Wer hätte da nicht gehandelt.
An der Seite des Kronritters Thelor von Schwertfluren, dazu enigen Gardisten und Freiwilligen waren sie den Spuren der Letharen gefolgt, die, als man sie sichtete, sich ob der Überzahl der Truppe zurückzogen.
Kein Kampf.
Erst jetzt spürte Keylon die Anspannung in sich selber.
Wie lange war es her das er das Schwert in der Hand gehalten hatte.
Ja er sollte gewisslich froh darüber sein das es wohl zu keinem Kampf gekommen war, und auch Hailey und Lili gaben ihm zu verstehen wie Leichtsinnig er gehandelt hatte.
Und sie hatten Recht gehabt.
Er war wohl im Moment noch keine große Hilfe gewesen.
Solange sein Arm, der durch den Rabendiener Drakhon verletzt worden war, nicht wieder richtig funktionierte, wäre er ein leichtes Opfer gewesen
Diese Situation hatte ihm noch lange zu denken gegeben.
Der Schreiberling ... Nein! Er war schon lange mit dieser Position nicht mehr zufrieden.
Sein Onkel hatte wohl Recht gehabt, als er scherzhaft meinte „Du stirbst eines Tages mit dem Schwert in der Hand oder gar nicht.“
Ja genau das hatte er immer vor gehabt.
Und was war jetzt?
Er hatte sich durch einen Rabendiener von seinen Träumen abhalten lassen.
Er war nie wirklich schlecht mit dem Schwert gewesen, aber jetzt? Er war nur aus der Übung, und wie sagte die Heilerin? Üben Üben Üben... dazu jeden Tag den Arm mit einer Salbe einreiben und irgendwann würde er kaum noch Probleme bereiten.
Worauf wartete er eigentlich noch.
Unruhig lief er im Zimmer auf und ab. Eigentlich wusste er was er wirklich wollte.
Und doch ...
Seufzend setzte er sich auf die Bank und lehnte sich seufzend zurück.
Ja, er hatte Angst.
Angst davor zu versagen, wie er im Kampf gegen Drakhon versagt hatte, und aus welchen Gründen auch immer, er das Glück hatte, das der Rabendiener ihn nicht getötet hatte.

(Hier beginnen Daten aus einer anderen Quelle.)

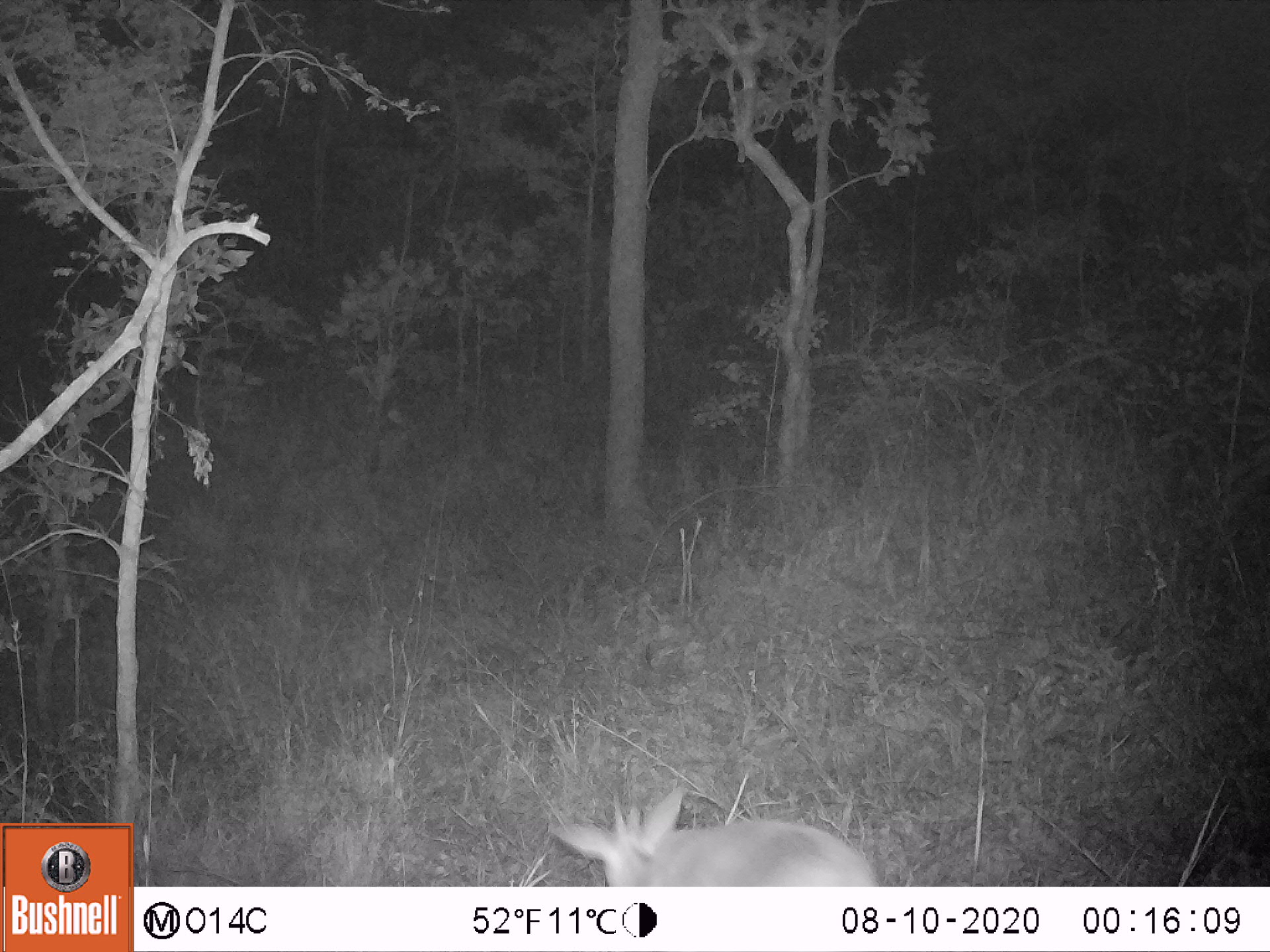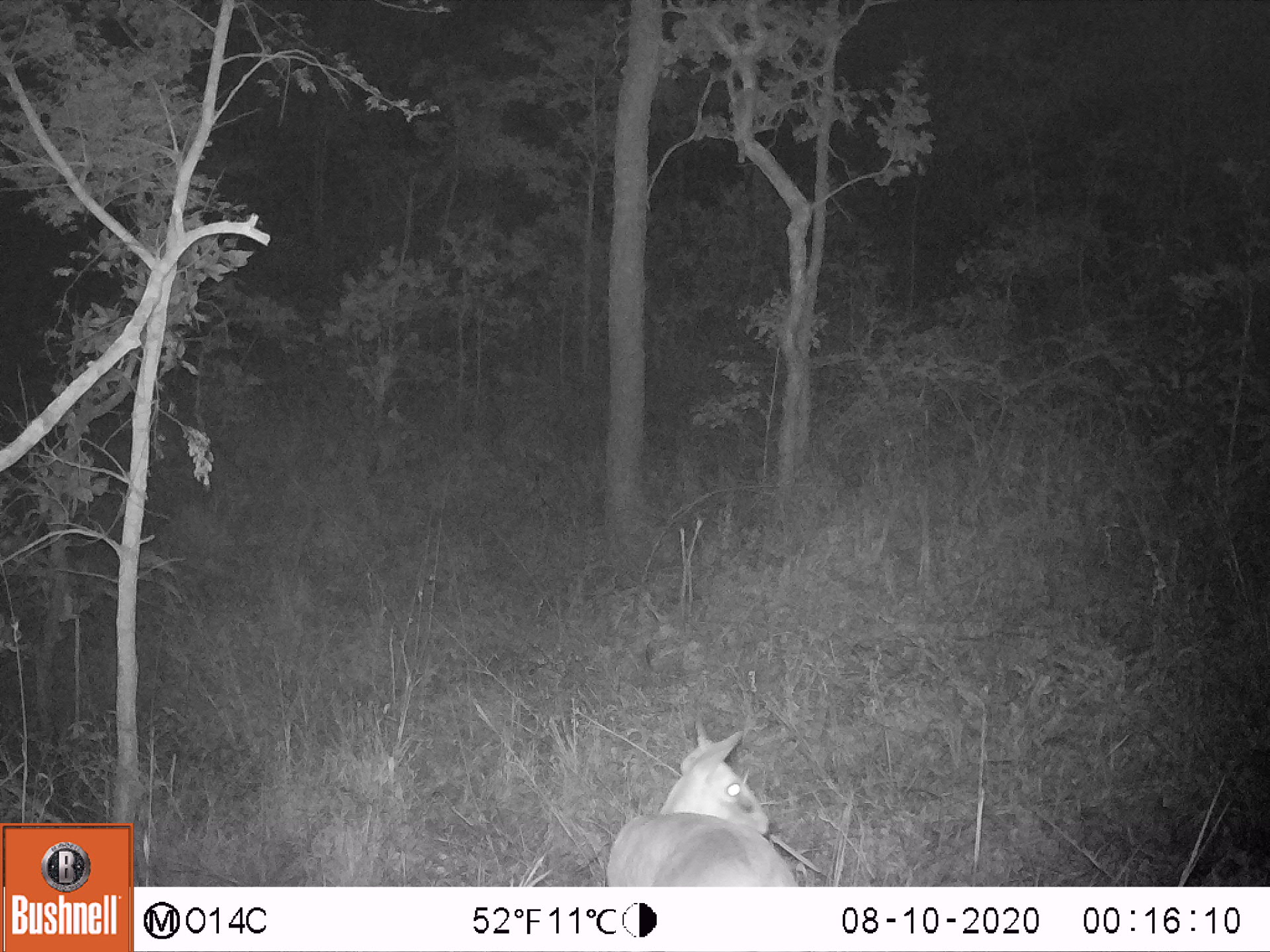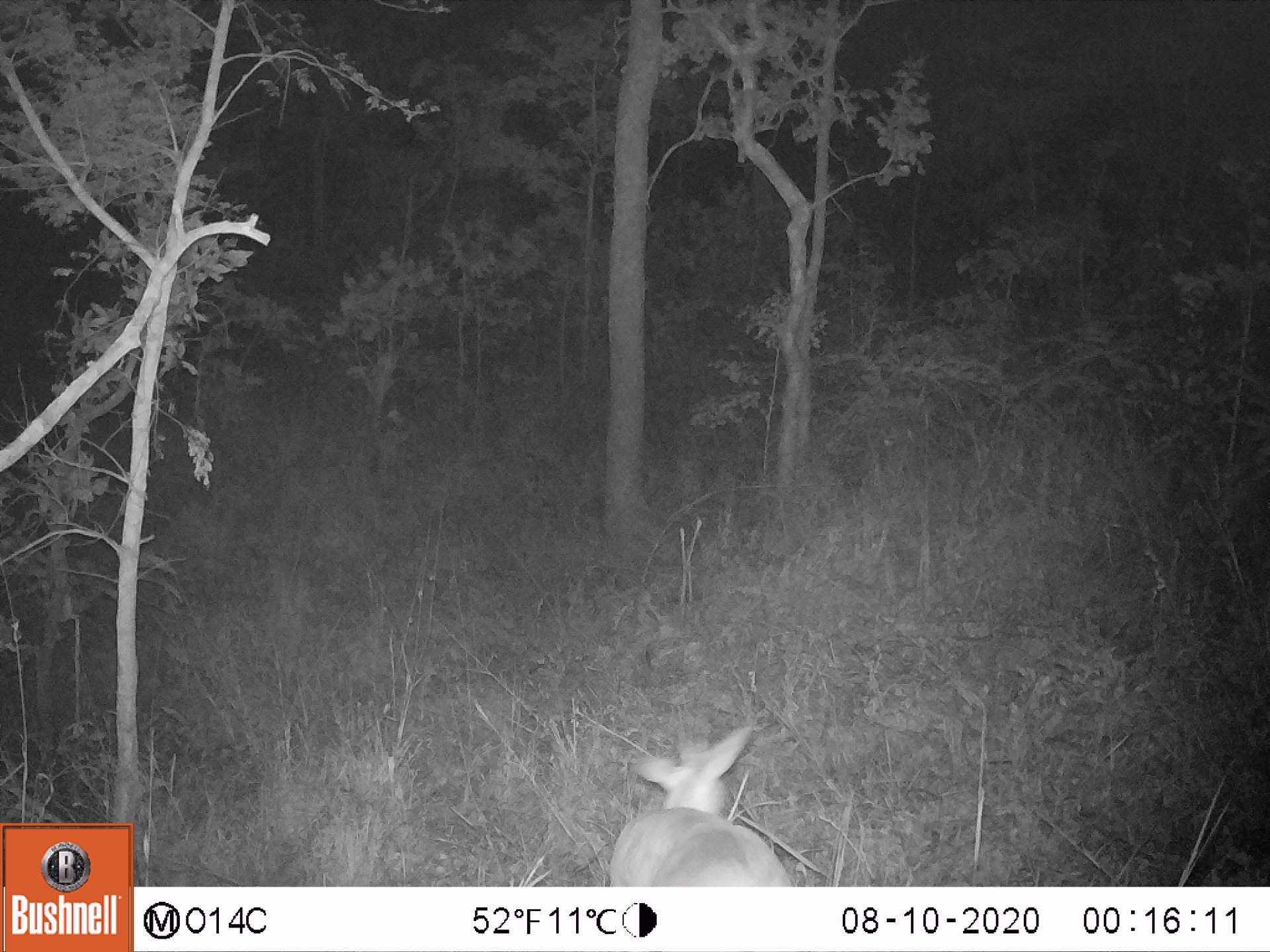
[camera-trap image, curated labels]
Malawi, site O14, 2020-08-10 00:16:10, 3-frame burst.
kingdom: Animalia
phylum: Chordata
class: Mammalia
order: Artiodactyla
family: Bovidae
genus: Sylvicapra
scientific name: Sylvicapra grimmia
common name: common duiker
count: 1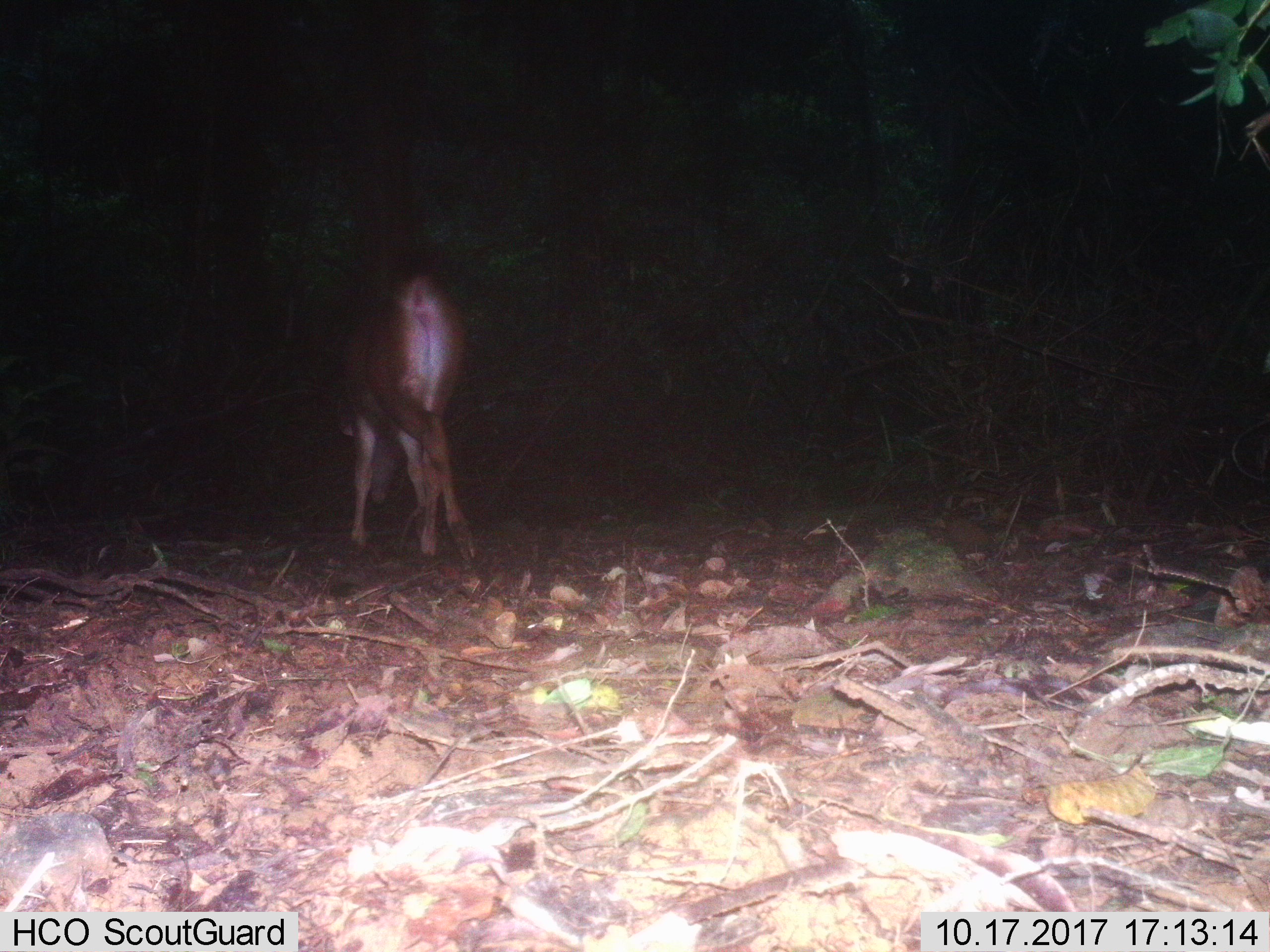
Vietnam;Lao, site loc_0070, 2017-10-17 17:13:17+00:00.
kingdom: Animalia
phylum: Chordata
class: Mammalia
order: Artiodactyla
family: Cervidae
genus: Rusa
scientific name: Rusa unicolor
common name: sambar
Sambar (Rusa unicolor). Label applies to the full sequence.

Er schloss die Augen, versuchte sich die Ruhige Stimme seines Onkels ins Gedächnis zu rufen.
„Mut ist nicht die Abwesenheit von Angst, sondern die Überzeugung trotz Angst, Mut zu haben.“
Lange fand er diesen Satz unnötig, er verstand ihn nicht. Bis Heute.
Onkel Arwan hatte ihm gesagt das er es eines Tages verstehen würde, und dieser Tag war heute. Genauso wie ihm ein anderes Zitat in den Sinn kam
Mut ist nicht die Abwesenheit von Angst, sondern vielmehr die Erkenntnis, dass etwas anderes wichtiger ist als Angst. Die Tapferen leben vielleicht nicht ewig, aber die Vorsichtigen leben überhaupt nicht
Oh ja. Er wusste genau was er wollte, und er hatte vor wieder zu leben.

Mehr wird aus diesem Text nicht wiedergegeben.